The way I understand it is basically that AMD graphics cards do not support true function calls, everything must be inlined. This means the amount of code becomes so big that the compiler runs out of memory or some sort of GPU limitation is crossed. This means we either have to wait for AMD to find a solution to that problem and support non-inlined functions, or that we rewrite our kernel such that it's split into small pieces which would be quite complicated to do."

0 Likes

Sorry, I no longer have nVidia GPU cards.

Have you successfully contacted Bretch? Thanks!

0 Likes

Yet to contact Bretch. Will do..Thanks.

0 Likes

Have passed on Brecht's contact details to the engineering team looking into this issue.

I think the team understands the reason why the compiler is running out of resources.

They will touch base with Brecht, if needed.

Thanks,

0 Likes

(Forgive me i'm a native french speaker)

Hi Himanshu thanks a lot for efforts mad to make cycles work on AMD GPU. Maybe AMD engineer think 3D rendering isn't a good or big buisness and blender is opensource. But there is many reason to try make things work well for this software.

1/ many guy that work with 3D software are gamers that pay lot of dollars for high gpu perf (I'am a gamers and many guy i know in computer graphics are gamer too)

2/ For consumers AMD is an opencl prophet with it APU and HSA promotion. it is sad to see AMD work bad with opencl when Nvidia and intel work.

3/ AMD GCN arch are very good device for computing but hardware optimisation are not enougth driver support are needed.

4/ Many little studio are waiting for AMD opencl support in blender cycles to build new configs.My studio Too.

PLEASE PLEASE delivere US !

thank a lot Himanshu

0 Likes

Hi Sharly,

As I understand, AMD engineers too share the same technical view that some1 shared above (lot of inlining...)

There is an internal problem report and people are working on it.

So, the issue is being looked at now and we are not going to leave you guys in the cold.

The URL of this thread is under track and I will get back and post an update --whenever it is available.

Things will turn around.

Meantime, we truly appreciate your support and patience on this,

0 Likes

Thanks a lot Himanshu.

Today I've make some research to see in deeply way why AMD card don't work with many complex renderer:

VRay

Octane

INDIGO

Cycles

Centileo

ARION

the reason seems to bee more than a simple opencl driver bug (optimisation).The Hadware too, need more improvement .and opencl is more difficult to set than Cuda.

look at the last answer down of the post from "grimm"

http://render.otoy.com/forum/viewtopic.php?f=25&t=28207

Brecht said that they need more hardware optimisation to:

http://wiki.blender.org/index.php/Dev:2.6/Source/Render/Cycles/OpenCL

<< We will need major driver or hardware improvements to get full cycles support on AMD hardware>>

if one days all theses renderer are full supported By AMD I will celebrate with lot of CG one my PC.

Wait and see maybe all will be fix soon.

0 Likes

the reason seems to bee more than a simple opencl driver bug (optimisation).The Hadware too, need more improvement .and opencl is more difficult to set than Cuda.

Is there a reason why you say "hardware improvement" is needed?

_Recorded information_:
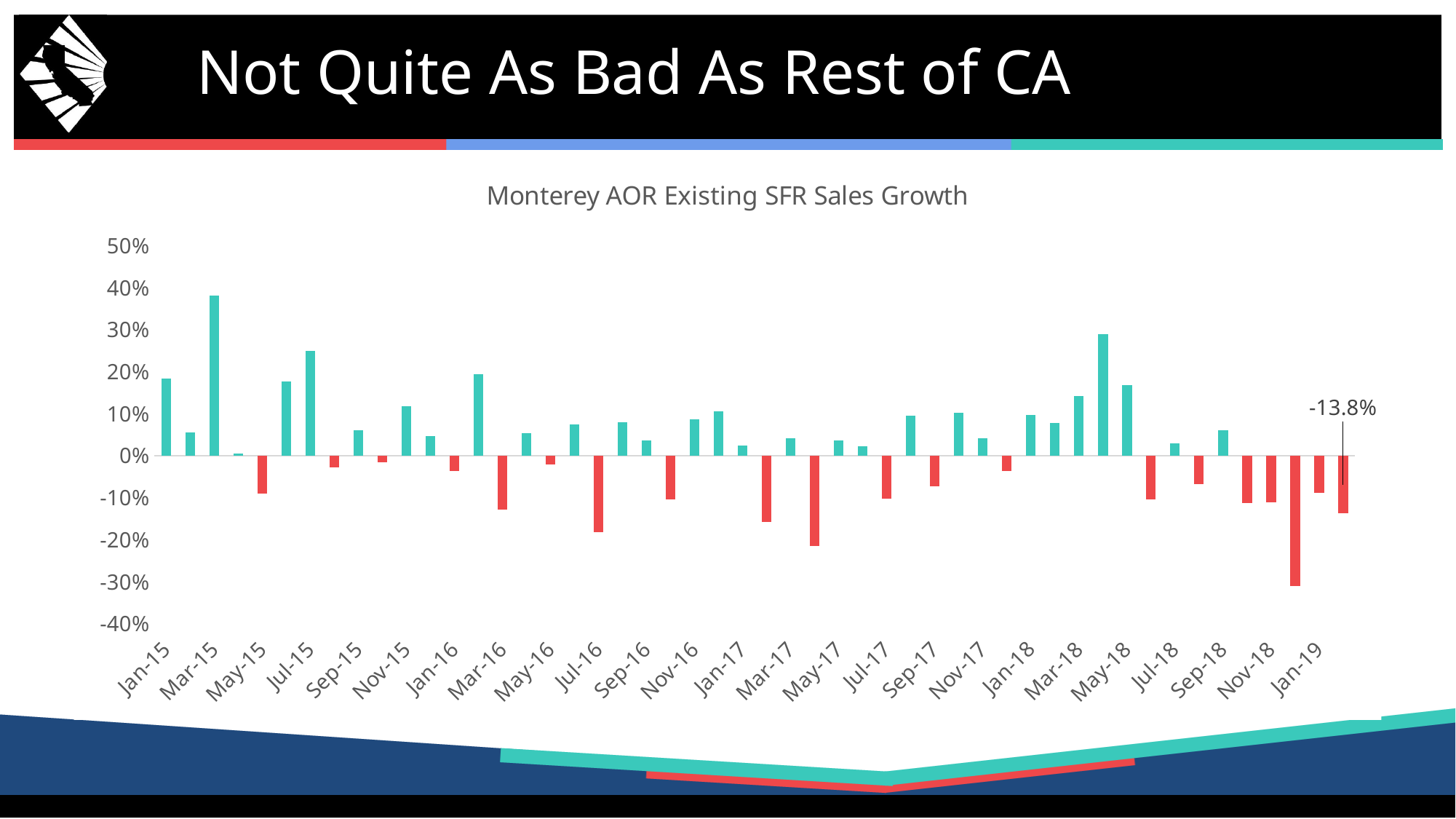
What colour are the bars with negative values? red What type of chart is shown on the slide? bar chart What value is printed as the data label on the last bar of the chart? -13.8% Which month has the highest sales growth value in the chart? Mar-15 What is the title of the chart? Monterey AOR Existing SFR Sales Growth Is the value for Jul-15 greater or less than 20%? greater What is the highest value shown on the y axis? 50% Is the value for Jul-16 greater or less than -10%? less How many month labels are shown on the x axis? 25 Is the value for Mar-15 greater or less than 30%? greater Which has the larger value, Mar-15 or Mar-18? Mar-15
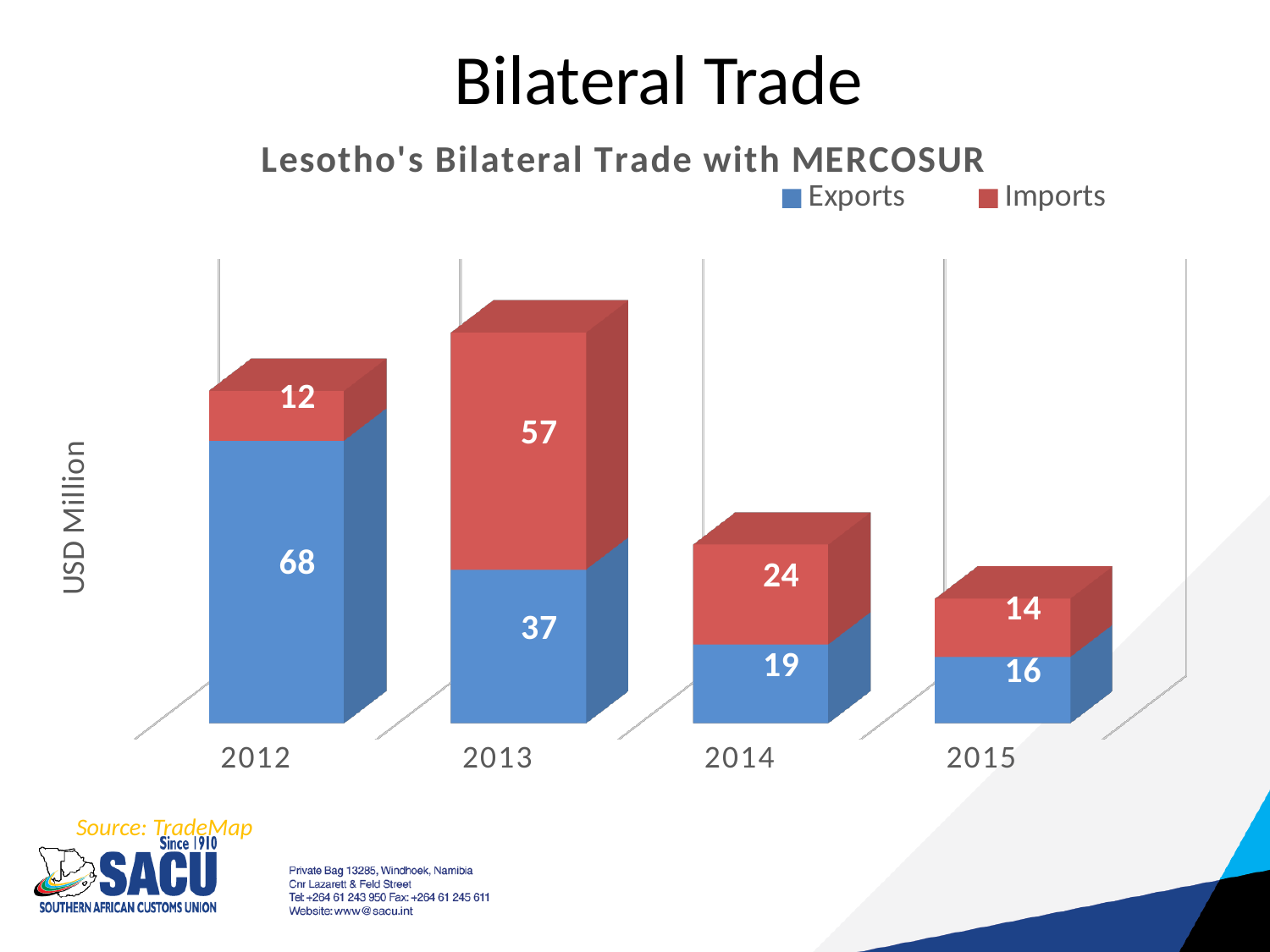
Which year has the lowest Imports value? 2012 What is the total of the stacked bar for 2012? 80 How many years are shown on the x axis? 4 What is the value of Exports in 2015? 16 What is the total of the stacked bar for 2015? 30 How many series does the legend list? 2 What is the value of Exports in 2012? 68 Which is larger in 2014, Exports or Imports? Imports Which year has the highest Exports value? 2012 What is the value of Imports in 2013? 57 What is the difference between Imports and Exports in 2013? 20 What kind of chart is shown? Stacked bar chart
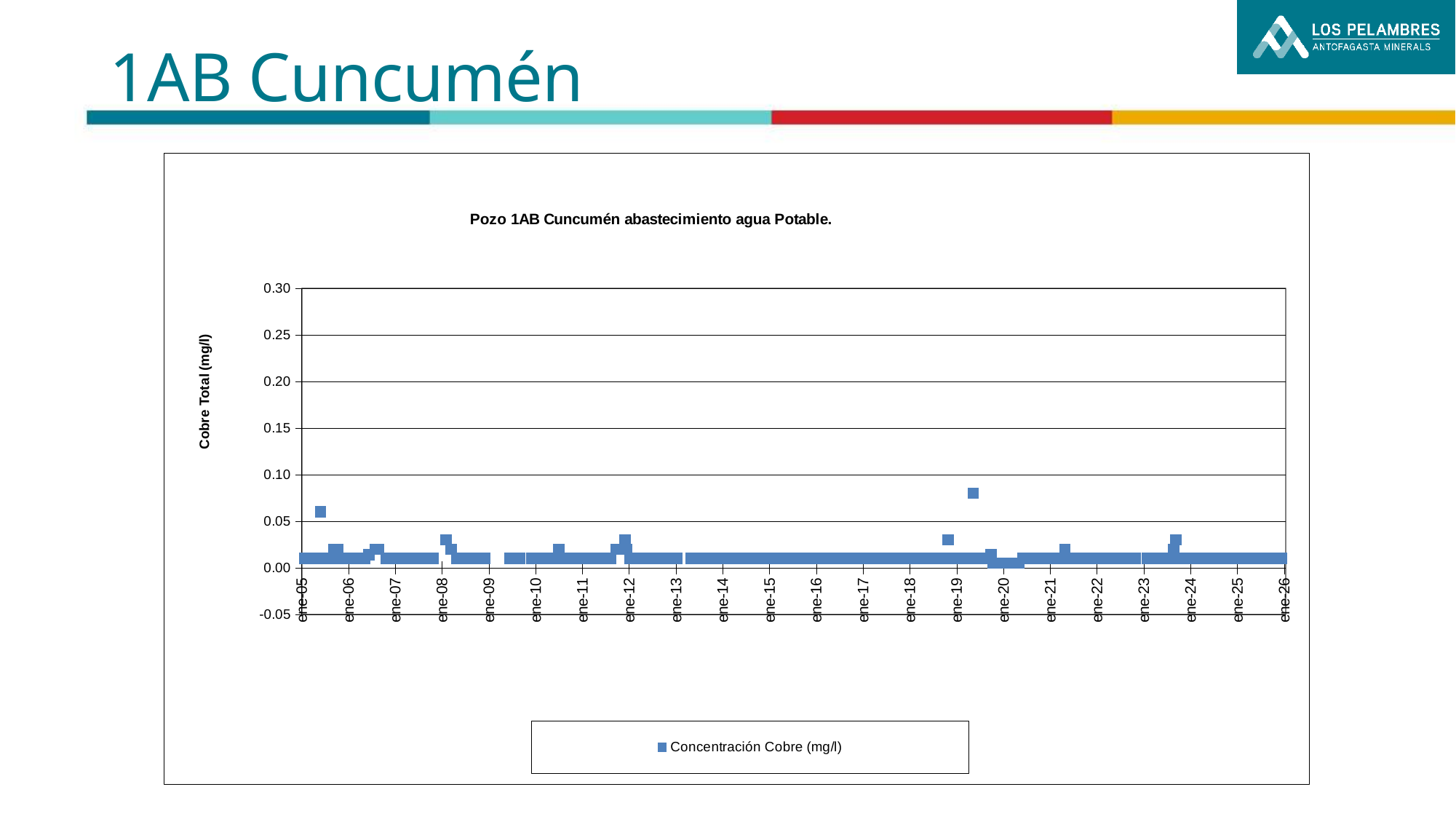
How many series does the legend list? 1 Which period contains the highest point: between ene-05 and ene-06, or between ene-19 and ene-20? between ene-19 and ene-20 Is the highest plotted value (the point between ene-19 and ene-20) greater or less than 0.05? greater Is the value plotted at ene-20 greater or less than 0.05? less What is the title of the chart? Pozo 1AB Cuncumén abastecimiento agua Potable. Are the values plotted between ene-13 and ene-18 greater or less than 0.05? less What kind of chart is shown on the slide? scatter chart What is the legend entry of the plotted series? Concentración Cobre (mg/l) Is the peak near ene-19 higher or lower than the peak near ene-05? higher How many year labels are shown on the x axis? 22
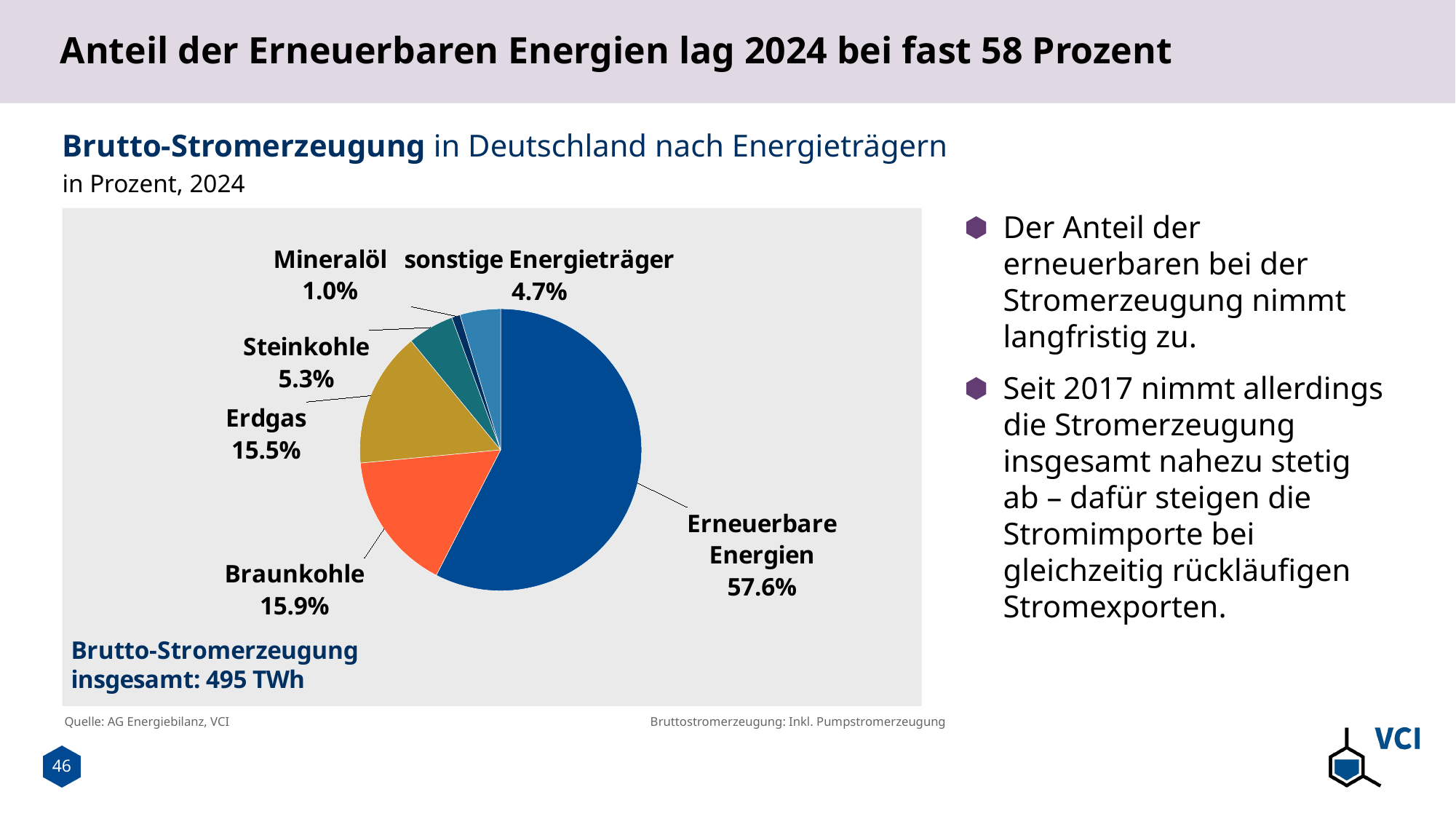
What share of gross electricity generation does Erneuerbare Energien account for? 57.6% Which is larger, the share of Steinkohle or the share of sonstige Energieträger? Steinkohle What is the difference between the shares of Braunkohle and Erdgas? 0.4% Which energy source has the smallest slice of the pie? Mineralöl What is the value shown for sonstige Energieträger? 4.7% What is the value shown for Braunkohle? 15.9% What is the value shown for Steinkohle? 5.3% What is the value shown for Erdgas? 15.5% Which energy source has the largest slice of the pie? Erneuerbare Energien What total gross electricity generation is stated below the chart? 495 TWh How many energy source categories are shown in the pie chart? 6 What kind of chart is shown on the slide? Pie chart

_Tasks and exercises_:
a) For each statement, answer yes or no according to the forum thread on AMD cards and Cycles, and quote the words from the thread that decide it. (i) AMD graphics cards are said not to support true function calls. (ii) Brecht's contact details were passed on to an engineering team. (iii) The thread states that no internal problem report exists.
b) Write out everything in the forum thread on AMD cards and Cycles from "Hi Himanshu thanks" down to "are gamer too)".
c) Extend the forum thread on AMD cards and Cycles past its final sentence.
The lines are separate material from the forum thread on AMD cards and Cycles.

_Outputs in order_:
a)
(i) Yes: "AMD graphics cards do not support true function calls, everything must be inlined"
(ii) Yes: "Have passed on Brecht's contact details to the engineering team looking into this issue."
(iii) No: "There is an internal problem report and people are working on it."

b)
Hi Himanshu thanks a lot for efforts mad to make cycles work on AMD GPU. Maybe AMD engineer think 3D rendering isn't a good or big buisness and blender is opensource. But there is many reason to try make things work well for this software.

1/ many guy that work with 3D software are gamers that pay lot of dollars for high gpu perf (I'am a gamers and many guy i know in computer graphics are gamer too)

c)
I don't see NVIDIA hardware radically different from AMD hardware.

Except for the dynamic parallelism, possibly aimed at imbalanced workload - I dont see any major differences.

In fact AMD hardware deliver much more GFLOPs and memory bandwidth than NVIDIA.

Please share with us any hardware improvements - that you think is necessary from AMD's side.

The big-kernel and function inlining are the chief problms - that result in "insufficient private resources" message.

People are working to fix this. If this is fixed, i have very little doubts about AMD OpenCL running these renders as good as anybody else, if not better.

0 Likes

I also believe no hardware improvements is needed.

AMD's approach is very good at it's hardware level. On a personal note: For me, it is always more stable.

About it's processor power on GPGPU, aplications that OpenCL does work (simpler ones), results are as good as nVidia and Intel, if not better, as said. This could be verified easily, with LuxMark and other apps. And that is keeping good performance also at graphical levels (gaming).

AMD's issue is the way their OpenCL compiler works, from my point of view.

I don't know if Himanshu is not telling us , but I believe is that for AMD driver to be able to handle complex OpenCL codes, like Cycles and other render engines, it's going to need MAJOR changes, things that *might* take months .

From my personal experience, AMD has better hardware, drivers and support than any other company out there. I think that the issue with Cycles is now being repassed to proper Support and Engineers, as Himanshu tell us. That's why it could have gone so long without being fixed.

Please keep us updated about the status on this matter Himanshu. I can guarantee you there are tons of people out there wanting this to happen

Regards, Marcelo.

0 Likes

Hello guy ! I'm fine!

But I see that it make month and there no news about our matter.So I want to suggest something.

To help us and all the CG community wait we must get some little info about how days after days people are working around to find solution.little info like comment on a work in progress.

infos between AMD devs and BF (Blender foundation) collaboration.some news about prototype test or more little fings like Roadmap.

pleae don't worry about this I only want to trust in AMD future.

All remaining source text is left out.